Dr. Barakat predicted that the path forward for PAE will probably be focused on a few centers of excellence around the country that have the volume necessary to maintain competence, with other programs relying on partnerships with adult practitioners.

In a survey she conducted of registered NASPGHAN programs, published in 2019, more than 90% of respondents reported performing fewer than 25 ERCPs annually and pediatric EUS was performed at less than half (47%) of respondents’ institutions (J Pediatr Gastroenterol Nutr 2019;69[1]:24-31).

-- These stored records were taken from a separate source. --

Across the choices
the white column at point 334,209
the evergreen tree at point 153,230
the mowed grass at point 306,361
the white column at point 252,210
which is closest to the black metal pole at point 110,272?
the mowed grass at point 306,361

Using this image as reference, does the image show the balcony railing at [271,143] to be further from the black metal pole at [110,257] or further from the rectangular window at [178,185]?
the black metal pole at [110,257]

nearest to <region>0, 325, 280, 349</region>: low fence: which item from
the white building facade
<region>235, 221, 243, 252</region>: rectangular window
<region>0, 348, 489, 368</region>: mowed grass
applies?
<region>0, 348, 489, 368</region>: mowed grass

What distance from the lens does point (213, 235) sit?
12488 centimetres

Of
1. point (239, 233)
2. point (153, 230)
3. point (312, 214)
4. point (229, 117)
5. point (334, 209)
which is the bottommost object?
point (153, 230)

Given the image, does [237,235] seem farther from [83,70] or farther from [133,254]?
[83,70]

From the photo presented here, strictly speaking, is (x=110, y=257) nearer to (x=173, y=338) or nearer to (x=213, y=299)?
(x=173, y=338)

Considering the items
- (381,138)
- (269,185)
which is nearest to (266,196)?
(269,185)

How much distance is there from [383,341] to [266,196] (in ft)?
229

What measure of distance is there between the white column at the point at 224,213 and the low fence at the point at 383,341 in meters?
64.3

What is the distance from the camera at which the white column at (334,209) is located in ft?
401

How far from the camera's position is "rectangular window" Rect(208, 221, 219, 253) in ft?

“More than 70% of respondents believe their institution’s current arrangement for performing pediatric therapeutic endoscopy procedures is inadequate,” Dr. Barakat said. “Many of them felt that partnership with adult endoscopists was the way to go. Adult advanced endoscopists already perform a broad range of advanced procedures; could they become more comfortable with performing ERCPs for pediatric patients? I think we could normalize that this has to be part of the adult endoscopist’s responsibility and repertoire. There will be centers for excellence for highly complex pediatric cases, such as tiny neonates, but for bread-and-butter ERCPs, the adult endoscopists should be able to step in.”

That can be challenging, Dr. Lightdale said. “I recently had an email from someone at a big academic university hospital in a smaller state,” she said. “He had started out doing ERCPs at his local children’s hospital out of compassion but was feeling that even the infrequent times he was over there were costing him a lot in terms of time and productivity. We definitely need better partnerships between adult and pediatric groups, and perhaps more formal commitments to compensation for our adult colleagues who are helping us to care for children with their advanced endoscopy skills.”

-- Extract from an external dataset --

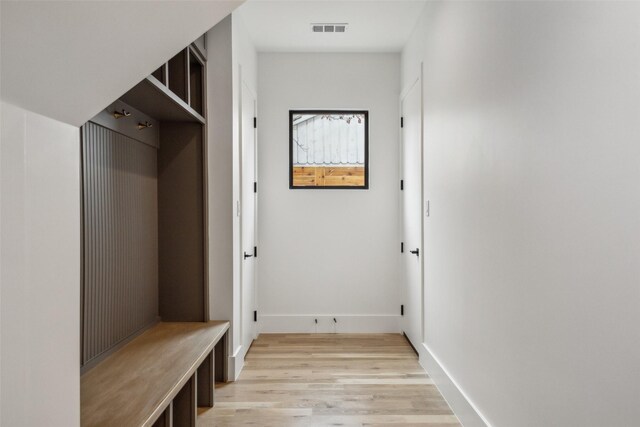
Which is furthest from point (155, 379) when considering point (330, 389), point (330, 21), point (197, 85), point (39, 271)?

Dr. Barakat acknowledged the issue: “I know a lot of my adult colleagues get nervous when they have a pediatric patient on the schedule. Part of that is the different way you communicate with children, and part is that pediatric ERCPs do tend to take a lot longer and have a lot more orchestration involved. That’s amplified if you don’t have a joint appointment within pediatric GI and are coming over from the adult side to assist. There’s an anxiety level, but these challenges are not insurmountable. And the life-year impact of a successful pediatric ERCP is tremendous. How many ERCPs would I need to do on 80- and 90-year-old patients to have the life-year impact of one ERCP on an 8-year-old? These pediatric ERCPs should be viewed as very special and important circumstances that all advanced endoscopists need to be mindful of.”

—Gina Shaw


The sources reported no relevant financial disclosures.

This article is from the September 2021 print issue.